Prompt.
Repeat the listing exactly. The images do not belong in the copy.

BEGIN Supplied records

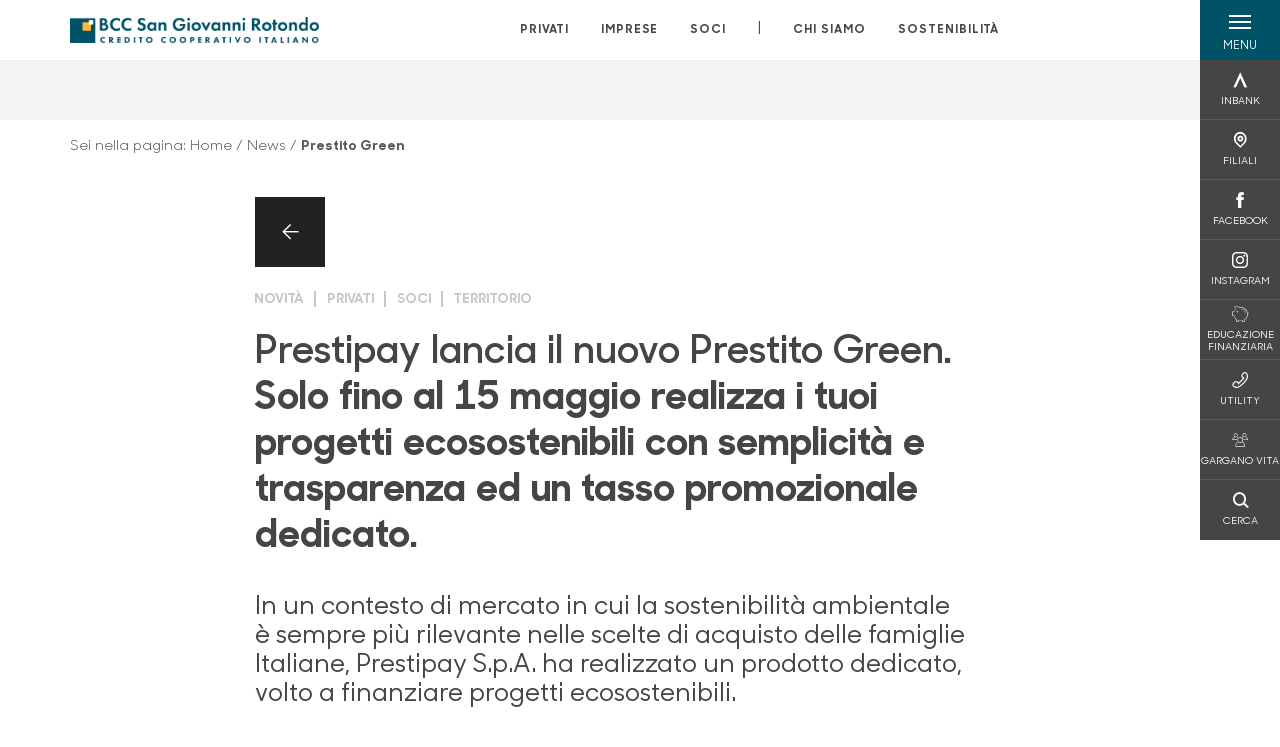

--- FILE ---
content_type: text/javascript
request_url: https://www.bccsangiovannirotondo.it/Assets/dist/js/vendor/twbsPagination.min.js
body_size: 366
content:
!function(t,s,e,i){"use strict";var a=t.fn.twbsPagination,n=function(s,e){if(this.$element=t(s),this.options=t.extend({},t.fn.twbsPagination.defaults,e),this.options.startPage<1||this.options.startPage>this.options.totalPages)throw new Error("Start page option is incorrect");if(this.options.totalPages=parseInt(this.options.totalPages),isNaN(this.options.totalPages))throw new Error("Total pages option is not correct!");if(this.options.visiblePages=parseInt(this.options.visiblePages),isNaN(this.options.visiblePages))throw new Error("Visible pages option is not correct!");if(this.options.beforePageClick instanceof Function&&this.$element.first().on("beforePage",this.options.beforePageClick),this.options.onPageClick instanceof Function&&this.$element.first().on("page",this.options.onPageClick),this.options.hideOnlyOnePage&&1==this.options.totalPages)return this.options.initiateStartPageClick&&this.$element.trigger("page",1),this;if(this.options.href&&(this.options.startPage=this.getPageFromQueryString(),this.options.startPage||(this.options.startPage=1)),"UL"===("function"==typeof this.$element.prop?this.$element.prop("tagName"):this.$element.attr("tagName")))this.$listContainer=this.$element;else{var i=this.$element,a=t([]);i.each((function(s){var e=t("<ul></ul>");t(this).append(e),a.push(e[0])})),this.$listContainer=a,this.$element=a}return this.$listContainer.addClass(this.options.paginationClass),this.options.initiateStartPageClick?this.show(this.options.startPage):(this.currentPage=this.options.startPage,this.render(this.getPages(this.options.startPage)),this.setupEvents()),this};n.prototype={constructor:n,destroy:function(){return this.$element.empty(),this.$element.removeData("twbs-pagination"),this.$element.off("page"),this},show:function(t){if(t<1||t>this.options.totalPages)throw new Error("Page is incorrect.");this.currentPage=t,this.$element.trigger("beforePage",t);var s=this.getPages(t);return this.render(s),this.setupEvents(),this.$element.trigger("page",t),s},enable:function(){this.show(this.currentPage)},disable:function(){var s=this;this.$listContainer.off("click").on("click","li",(function(t){t.preventDefault()})),this.$listContainer.children().each((function(){t(this).hasClass(s.options.activeClass)||t(this).addClass(s.options.disabledClass)}))},buildListItems:function(t){var s=[];if(this.options.first&&s.push(this.buildItem("first",1)),this.options.prev){var e=1<t.currentPage?t.currentPage-1:this.options.loop?this.options.totalPages:1;s.push(this.buildItem("prev",e))}for(var i=0;i<t.numeric.length;i++)s.push(this.buildItem("page",t.numeric[i]));if(this.options.next){var a=t.currentPage<this.options.totalPages?t.currentPage+1:this.options.loop?1:this.options.totalPages;s.push(this.buildItem("next",a))}return this.options.last&&s.push(this.buildItem("last",this.options.totalPages)),s},buildItem:function(s,e){var i=t("<li></li>"),a=t("<a></a>"),n=this.options[s]?this.makeText(this.options[s],e):e;return i.addClass(this.options[s+"Class"]),i.data("page",e),i.data("page-type",s),i.append(a.attr("href",this.makeHref(e)).addClass(this.options.anchorClass).html(n)),i},getPages:function(t){var s=[],e=Math.floor(this.options.visiblePages/2),i=t-e+1-this.options.visiblePages%2,a=t+e,n=this.options.visiblePages;n>this.options.totalPages&&(n=this.options.totalPages),i<=0&&(i=1,a=n),a>this.options.totalPages&&(i=this.options.totalPages-n+1,a=this.options.totalPages);for(var o=i;o<=a;)s.push(o),o++;return{currentPage:t,numeric:s}},render:function(s){var e=this;this.$listContainer.children().remove();var i=this.buildListItems(s);t.each(i,(function(t,s){e.$listContainer.append(s)})),this.$listContainer.children().each((function(){var i=t(this);switch(i.data("page-type")){case"page":i.data("page")===s.currentPage&&i.addClass(e.options.activeClass);break;case"first":i.toggleClass(e.options.disabledClass,1===s.currentPage);break;case"last":i.toggleClass(e.options.disabledClass,s.currentPage===e.options.totalPages);break;case"prev":i.toggleClass(e.options.disabledClass,!e.options.loop&&1===s.currentPage);break;case"next":i.toggleClass(e.options.disabledClass,!e.options.loop&&s.currentPage===e.options.totalPages)}}))},setupEvents:function(){var s=this;this.$listContainer.off("click").on("click","li",(function(e){var i=t(this);if(i.hasClass(s.options.disabledClass)||i.hasClass(s.options.activeClass))return!1;!s.options.href&&e.preventDefault(),s.show(parseInt(i.data("page")))}))},changeTotalPages:function(t,s){return this.options.totalPages=t,this.show(s)},makeHref:function(t){return this.options.href?this.generateQueryString(t):"#"},makeText:function(t,s){return t.replace(this.options.pageVariable,s).replace(this.options.totalPagesVariable,this.options.totalPages)},getPageFromQueryString:function(t){var s=this.getSearchString(t),e=new RegExp(this.options.pageVariable+"(=([^&#]*)|&|#|$)").exec(s);return e&&e[2]?(e=decodeURIComponent(e[2]),e=parseInt(e),isNaN(e)?null:e):null},generateQueryString:function(t,s){var e=this.getSearchString(s),i=new RegExp(this.options.pageVariable+"=*[^&#]*");return e?"?"+e.replace(i,this.options.pageVariable+"="+t):""},getSearchString:function(t){var e=t||s.location.search;return""===e?null:(0===e.indexOf("?")&&(e=e.substr(1)),e)},getCurrentPage:function(){return this.currentPage},getTotalPages:function(){return this.options.totalPages}},t.fn.twbsPagination=function(s){var e,i=Array.prototype.slice.call(arguments,1),a=t(this),o=a.data("twbs-pagination"),r="object"==typeof s?s:{};return o||a.data("twbs-pagination",o=new n(this,r)),"string"==typeof s&&(e=o[s].apply(o,i)),void 0===e?a:e},t.fn.twbsPagination.defaults={totalPages:1,startPage:1,visiblePages:5,initiateStartPageClick:!0,hideOnlyOnePage:!1,href:!1,pageVariable:"{{page}}",totalPagesVariable:"{{total_pages}}",page:null,first:"First",prev:"Previous",next:"Next",last:"Last",loop:!1,beforePageClick:null,onPageClick:null,paginationClass:"pagination",nextClass:"page-item next",prevClass:"page-item prev",lastClass:"page-item last",firstClass:"page-item first",pageClass:"page-item",activeClass:"active",disabledClass:"disabled",anchorClass:"page-link"},t.fn.twbsPagination.Constructor=n,t.fn.twbsPagination.noConflict=function(){return t.fn.twbsPagination=a,this},t.fn.twbsPagination.version="1.4.2"}(window.jQuery,window,document);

END Supplied records

Expected output.
--- FILE ---
content_type: text/javascript
request_url: https://www.bccsangiovannirotondo.it/Assets/dist/js/vendor/twbsPagination.min.js
body_size: 366
content:
!function(t,s,e,i){"use strict";var a=t.fn.twbsPagination,n=function(s,e){if(this.$element=t(s),this.options=t.extend({},t.fn.twbsPagination.defaults,e),this.options.startPage<1||this.options.startPage>this.options.totalPages)throw new Error("Start page option is incorrect");if(this.options.totalPages=parseInt(this.options.totalPages),isNaN(this.options.totalPages))throw new Error("Total pages option is not correct!");if(this.options.visiblePages=parseInt(this.options.visiblePages),isNaN(this.options.visiblePages))throw new Error("Visible pages option is not correct!");if(this.options.beforePageClick instanceof Function&&this.$element.first().on("beforePage",this.options.beforePageClick),this.options.onPageClick instanceof Function&&this.$element.first().on("page",this.options.onPageClick),this.options.hideOnlyOnePage&&1==this.options.totalPages)return this.options.initiateStartPageClick&&this.$element.trigger("page",1),this;if(this.options.href&&(this.options.startPage=this.getPageFromQueryString(),this.options.startPage||(this.options.startPage=1)),"UL"===("function"==typeof this.$element.prop?this.$element.prop("tagName"):this.$element.attr("tagName")))this.$listContainer=this.$element;else{var i=this.$element,a=t([]);i.each((function(s){var e=t("<ul></ul>");t(this).append(e),a.push(e[0])})),this.$listContainer=a,this.$element=a}return this.$listContainer.addClass(this.options.paginationClass),this.options.initiateStartPageClick?this.show(this.options.startPage):(this.currentPage=this.options.startPage,this.render(this.getPages(this.options.startPage)),this.setupEvents()),this};n.prototype={constructor:n,destroy:function(){return this.$element.empty(),this.$element.removeData("twbs-pagination"),this.$element.off("page"),this},show:function(t){if(t<1||t>this.options.totalPages)throw new Error("Page is incorrect.");this.currentPage=t,this.$element.trigger("beforePage",t);var s=this.getPages(t);return this.render(s),this.setupEvents(),this.$element.trigger("page",t),s},enable:function(){this.show(this.currentPage)},disable:function(){var s=this;this.$listContainer.off("click").on("click","li",(function(t){t.preventDefault()})),this.$listContainer.children().each((function(){t(this).hasClass(s.options.activeClass)||t(this).addClass(s.options.disabledClass)}))},buildListItems:function(t){var s=[];if(this.options.first&&s.push(this.buildItem("first",1)),this.options.prev){var e=1<t.currentPage?t.currentPage-1:this.options.loop?this.options.totalPages:1;s.push(this.buildItem("prev",e))}for(var i=0;i<t.numeric.length;i++)s.push(this.buildItem("page",t.numeric[i]));if(this.options.next){var a=t.currentPage<this.options.totalPages?t.currentPage+1:this.options.loop?1:this.options.totalPages;s.push(this.buildItem("next",a))}return this.options.last&&s.push(this.buildItem("last",this.options.totalPages)),s},buildItem:function(s,e){var i=t("<li></li>"),a=t("<a></a>"),n=this.options[s]?this.makeText(this.options[s],e):e;return i.addClass(this.options[s+"Class"]),i.data("page",e),i.data("page-type",s),i.append(a.attr("href",this.makeHref(e)).addClass(this.options.anchorClass).html(n)),i},getPages:function(t){var s=[],e=Math.floor(this.options.visiblePages/2),i=t-e+1-this.options.visiblePages%2,a=t+e,n=this.options.visiblePages;n>this.options.totalPages&&(n=this.options.totalPages),i<=0&&(i=1,a=n),a>this.options.totalPages&&(i=this.options.totalPages-n+1,a=this.options.totalPages);for(var o=i;o<=a;)s.push(o),o++;return{currentPage:t,numeric:s}},render:function(s){var e=this;this.$listContainer.children().remove();var i=this.buildListItems(s);t.each(i,(function(t,s){e.$listContainer.append(s)})),this.$listContainer.children().each((function(){var i=t(this);switch(i.data("page-type")){case"page":i.data("page")===s.currentPage&&i.addClass(e.options.activeClass);break;case"first":i.toggleClass(e.options.disabledClass,1===s.currentPage);break;case"last":i.toggleClass(e.options.disabledClass,s.currentPage===e.options.totalPages);break;case"prev":i.toggleClass(e.options.disabledClass,!e.options.loop&&1===s.currentPage);break;case"next":i.toggleClass(e.options.disabledClass,!e.options.loop&&s.currentPage===e.options.totalPages)}}))},setupEvents:function(){var s=this;this.$listContainer.off("click").on("click","li",(function(e){var i=t(this);if(i.hasClass(s.options.disabledClass)||i.hasClass(s.options.activeClass))return!1;!s.options.href&&e.preventDefault(),s.show(parseInt(i.data("page")))}))},changeTotalPages:function(t,s){return this.options.totalPages=t,this.show(s)},makeHref:function(t){return this.options.href?this.generateQueryString(t):"#"},makeText:function(t,s){return t.replace(this.options.pageVariable,s).replace(this.options.totalPagesVariable,this.options.totalPages)},getPageFromQueryString:function(t){var s=this.getSearchString(t),e=new RegExp(this.options.pageVariable+"(=([^&#]*)|&|#|$)").exec(s);return e&&e[2]?(e=decodeURIComponent(e[2]),e=parseInt(e),isNaN(e)?null:e):null},generateQueryString:function(t,s){var e=this.getSearchString(s),i=new RegExp(this.options.pageVariable+"=*[^&#]*");return e?"?"+e.replace(i,this.options.pageVariable+"="+t):""},getSearchString:function(t){var e=t||s.location.search;return""===e?null:(0===e.indexOf("?")&&(e=e.substr(1)),e)},getCurrentPage:function(){return this.currentPage},getTotalPages:function(){return this.options.totalPages}},t.fn.twbsPagination=function(s){var e,i=Array.prototype.slice.call(arguments,1),a=t(this),o=a.data("twbs-pagination"),r="object"==typeof s?s:{};return o||a.data("twbs-pagination",o=new n(this,r)),"string"==typeof s&&(e=o[s].apply(o,i)),void 0===e?a:e},t.fn.twbsPagination.defaults={totalPages:1,startPage:1,visiblePages:5,initiateStartPageClick:!0,hideOnlyOnePage:!1,href:!1,pageVariable:"{{page}}",totalPagesVariable:"{{total_pages}}",page:null,first:"First",prev:"Previous",next:"Next",last:"Last",loop:!1,beforePageClick:null,onPageClick:null,paginationClass:"pagination",nextClass:"page-item next",prevClass:"page-item prev",lastClass:"page-item last",firstClass:"page-item first",pageClass:"page-item",activeClass:"active",disabledClass:"disabled",anchorClass:"page-link"},t.fn.twbsPagination.Constructor=n,t.fn.twbsPagination.noConflict=function(){return t.fn.twbsPagination=a,this},t.fn.twbsPagination.version="1.4.2"}(window.jQuery,window,document);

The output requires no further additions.